To-do list
1. Rewrite the paragraph of the Hayek passage beginning "Although Carl Menger, the founder" as a short bulleted list that keeps its main facts.
2. Answer these questions from the Hayek passage:
(a) In what year did Hayek complete his jurisprudence degree?
(b) Under which professor did he study economics for his second degree?
(c) Who established the short-lived Soviet Republic in Hungary?

Having lived through the inflationary crises of the period after the First World War, Hayek was well aware of the impact that fluctuations in the value of money can have on society. Austria’s inflationary wartime policies, combined with a move from a gold to a dollar standard, had rendered the war bonds, bought primarily by families of an upper middle class standing similar to the von Hayeks, worthless.1 On his return from the Italian front in 1918, Hayek enrolled at the University of Vienna. Although his degree was in jurisprudence, with some courses on Roman law under Moriz Wlassak leaving a lasting impression, ‘the decisive point was simply that you were not expected to confine yourself to your own subject’ (Hayek, 1994, p. 43). This willingness, and ability, to write on a range of subjects would remain with him throughout his career. Nonetheless, Hayek’s primary interests lay in psychology and economics. Indeed, he had only turned to the law in order to proceed to one of these subjects, but the war had left no psychology professors teaching at the university. Recognising also that ‘economics at least had a formal legitimation by a degree, while in psychology you had nothing’, when he completed his jurisprudence degree in 1921, he began a second in the study of economics under the broadly Fabian professor, Friedrich von Wieser, which he completed in 1923. Despite Wieser’s deep personal impression on Hayek as a teacher, he was later to recall,
I now realize – I wouldn’t have known it at the time – that the decisive influence was just reading Menger’s Grundsätze. I probably derived more from not only the Grundsätze but also the Methodenbuch, not for what it says on methodology but for what it says on general sociology.
(Hayek, 1994, p. 49)
Although Carl Menger, the founder of Austrian School of economics, was bound to have been an influence, it was at some remove. Instead, it was Ludwig von Mises who played the major role in Hayek’s early personal and professional development. In later discussions, Hayek remembered how his first economic ideas, along with those of many others of his generation, were of a socialist or semi-socialist nature and how he even found himself in trouble at the Gymnasium for reading a socialist pamphlet during his divinity lesson (Hayek, 1994, p. 40). After the war socialism seemed to be in the ascendant. In Hungary, separated from Austria following the revolution brought on by the pressures of war, Béla Kun established a short-lived Soviet Republic (Borsányi, 1993). Hayek’s home city would become known as ‘Red Vienna’ over the course of the 1920s because of the dominance of socialists in local government (Beniston, 2006). In the university itself, he recalled, most of the students were, at least initially, strongly inclined towards socialism. Hayek recognised that it was Mises’s (1981) work, Socialism: An Economic and Sociological Analysis that ‘gradually but fundamentally altered the outlook of many of the young idealists returning to their University studies after World War One. I know’ he remembered, ‘for I was one of them.’ (Hayek, 1992, pp. 126–159).

Excerpted data
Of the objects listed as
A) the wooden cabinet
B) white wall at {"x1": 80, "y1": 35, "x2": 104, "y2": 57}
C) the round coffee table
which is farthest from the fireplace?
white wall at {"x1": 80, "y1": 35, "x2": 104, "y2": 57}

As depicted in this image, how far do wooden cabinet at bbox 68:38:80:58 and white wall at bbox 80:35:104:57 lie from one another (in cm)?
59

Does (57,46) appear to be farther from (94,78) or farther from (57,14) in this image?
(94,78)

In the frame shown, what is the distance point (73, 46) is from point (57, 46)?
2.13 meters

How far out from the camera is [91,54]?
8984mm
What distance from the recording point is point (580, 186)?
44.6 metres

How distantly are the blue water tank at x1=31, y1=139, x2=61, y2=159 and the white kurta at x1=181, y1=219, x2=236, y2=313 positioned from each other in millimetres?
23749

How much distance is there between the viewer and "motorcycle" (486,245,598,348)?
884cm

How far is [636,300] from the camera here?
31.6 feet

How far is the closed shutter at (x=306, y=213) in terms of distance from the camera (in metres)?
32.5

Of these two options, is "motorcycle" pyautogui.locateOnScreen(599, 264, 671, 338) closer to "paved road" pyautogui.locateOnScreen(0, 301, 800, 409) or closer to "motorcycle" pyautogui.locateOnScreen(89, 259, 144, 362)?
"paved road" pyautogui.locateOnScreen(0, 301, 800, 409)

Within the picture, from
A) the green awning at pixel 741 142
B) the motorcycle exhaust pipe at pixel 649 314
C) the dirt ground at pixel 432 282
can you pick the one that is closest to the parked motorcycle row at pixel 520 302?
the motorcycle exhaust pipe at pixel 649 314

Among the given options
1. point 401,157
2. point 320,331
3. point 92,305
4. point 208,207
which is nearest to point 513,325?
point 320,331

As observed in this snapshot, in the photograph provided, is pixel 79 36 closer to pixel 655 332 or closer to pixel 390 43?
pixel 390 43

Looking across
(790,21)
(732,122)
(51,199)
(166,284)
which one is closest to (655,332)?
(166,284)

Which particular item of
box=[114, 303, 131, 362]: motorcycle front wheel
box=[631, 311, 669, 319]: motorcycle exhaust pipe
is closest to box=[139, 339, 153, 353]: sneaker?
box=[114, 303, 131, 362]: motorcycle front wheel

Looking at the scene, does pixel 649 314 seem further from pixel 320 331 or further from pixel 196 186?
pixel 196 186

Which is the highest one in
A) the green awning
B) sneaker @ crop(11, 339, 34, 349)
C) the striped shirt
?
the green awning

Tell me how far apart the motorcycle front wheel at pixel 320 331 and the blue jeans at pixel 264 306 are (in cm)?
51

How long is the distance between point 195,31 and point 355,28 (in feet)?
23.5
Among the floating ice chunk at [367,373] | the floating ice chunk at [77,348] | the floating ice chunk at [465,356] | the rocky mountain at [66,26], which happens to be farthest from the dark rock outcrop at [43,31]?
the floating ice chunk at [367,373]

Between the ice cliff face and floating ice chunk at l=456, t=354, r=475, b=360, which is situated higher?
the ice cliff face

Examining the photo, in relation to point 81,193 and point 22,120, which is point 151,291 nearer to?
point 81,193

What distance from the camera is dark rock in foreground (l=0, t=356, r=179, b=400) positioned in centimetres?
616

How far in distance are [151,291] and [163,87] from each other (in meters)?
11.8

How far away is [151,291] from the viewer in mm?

Task-by-task outputs
1.
- Carl Menger, founder of the Austrian School, influenced Hayek only at some remove. Ludwig von Mises played the major role in his early personal and professional development.
- Hayek's first economic ideas, like those of many in his generation, were socialist or semi-socialist. He even got into trouble at the Gymnasium for reading a socialist pamphlet during a divinity lesson.
- After the war, socialism seemed to be in the ascendant. Béla Kun set up a short-lived Soviet Republic in Hungary, and socialist dominance of local government made Vienna known as "Red Vienna" during the 1920s.
- Most students at the university were, at least at first, strongly inclined toward socialism.
- Mises's *Socialism: An Economic and Sociological Analysis* gradually but fundamentally changed the outlook of many young idealists returning to university after World War One. Hayek was one of them.

2.
(a) 1921
(b) Friedrich von Wieser
(c) Béla Kun